Sunday, January 11, 2004

It's about 4 degrees out but this makes me feel colder

This from the Guardian (UK).
Three Americans are due to be sentenced next month for their involvement in a plot to explode a cyanide bomb capable of killing thousands of people, in a case that has served as a reminder that homegrown terrorism is still a menace in a country permanently braced for another attack from abroad.
I wrote about the case in early December; this is the link. The Guardian story, however, adds a chilling fact:
It is, however, far from an isolated incident. Mark Potok, who keeps tabs on hate groups at the Southern Poverty Law Centre in Alabama, says up to 40 major conspiracies involving domestic terrorism have been uncovered since the 1995 Oklahoma attack by a rightwing war veteran, Timothy McVeigh, which killed 168 people.

One foiled plot, by Ku Klux Klan members in 1997, was aimed at blowing up a Texan oil refinery and could have killed up to 30,000 people in the immediate vicinity.
Many of the people who've commented on this, myself included, have noted the striking fact that few people have heard of such cases and wondered why.
But domestic conspiracies have received much less publicity than foreign threats.
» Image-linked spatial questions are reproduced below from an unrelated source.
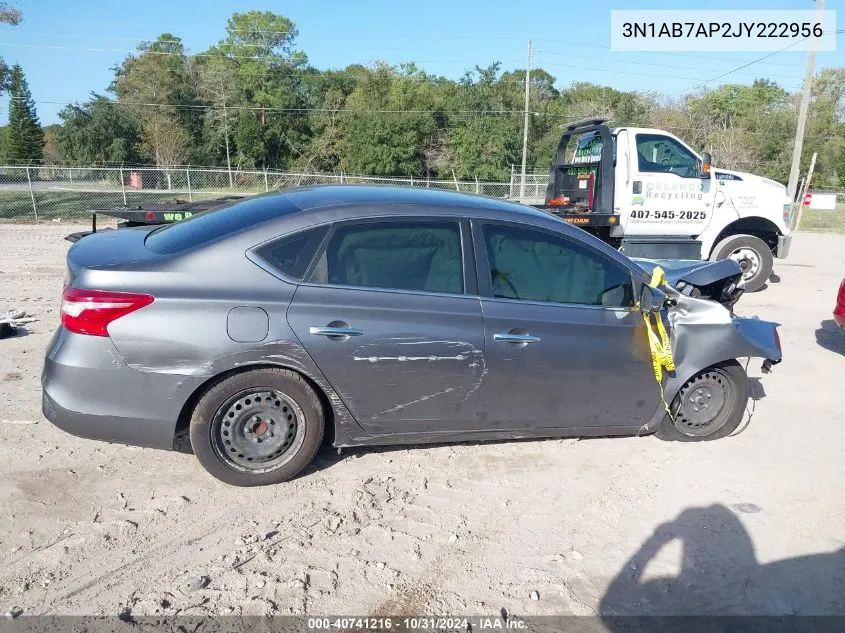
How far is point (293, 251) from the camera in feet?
12.2

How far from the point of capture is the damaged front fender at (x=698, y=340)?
4.38 meters

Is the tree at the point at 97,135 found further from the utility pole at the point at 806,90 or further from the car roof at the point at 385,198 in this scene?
the car roof at the point at 385,198

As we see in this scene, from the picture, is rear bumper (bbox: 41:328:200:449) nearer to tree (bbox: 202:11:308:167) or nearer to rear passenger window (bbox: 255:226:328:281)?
rear passenger window (bbox: 255:226:328:281)

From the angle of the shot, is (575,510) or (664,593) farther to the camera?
(575,510)

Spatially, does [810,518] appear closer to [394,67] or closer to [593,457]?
[593,457]

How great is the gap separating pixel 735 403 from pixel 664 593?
6.73 ft

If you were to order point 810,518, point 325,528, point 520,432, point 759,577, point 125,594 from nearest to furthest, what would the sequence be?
point 125,594 < point 759,577 < point 325,528 < point 810,518 < point 520,432

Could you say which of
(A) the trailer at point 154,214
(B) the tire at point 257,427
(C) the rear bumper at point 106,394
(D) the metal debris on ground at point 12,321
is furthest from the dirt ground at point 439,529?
(A) the trailer at point 154,214

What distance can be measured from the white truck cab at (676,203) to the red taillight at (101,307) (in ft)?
23.5

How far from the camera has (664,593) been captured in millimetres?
3078

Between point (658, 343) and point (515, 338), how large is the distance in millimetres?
1018

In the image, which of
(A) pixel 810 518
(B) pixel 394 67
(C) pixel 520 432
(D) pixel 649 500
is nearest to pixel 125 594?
(C) pixel 520 432

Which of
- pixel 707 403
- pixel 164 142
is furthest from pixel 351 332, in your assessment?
pixel 164 142

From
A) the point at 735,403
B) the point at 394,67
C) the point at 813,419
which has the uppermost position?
the point at 394,67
"There is no question at all that had William Krar [the central figure in the case] been a Muslim, this would have been announced from the steps of the justice department," Mr Potok said. The arrests were announced locally in Texas but received hardly any press coverage. ...

The justice department has denied taking domestic terrorism less seriously than foreign threats, saying it pursued all violations vigorously.
But that misses the point. I have no trouble believing that the law enforcement professionals in the DOJ take their jobs seriously and are not ignoring domestic terrorism. Every case of supposed laxity in tracking our native-born wackos can be matched by a slip-up in keeping tabs on some foreign plotter. I realize that's a kind of backhanded defense, saying they've been equally inefficient in both areas, but it does say they haven't been focusing on one to the exclusion of the other.

But again, that's not the point. The point is the political purposes to which the cases are put by the top layers of the department, the shouting about one and the whispering about the other, the nativist and racist fears exploited to advance an agenda. That's the issue that cases such as this raise, that's the issue that we have to face.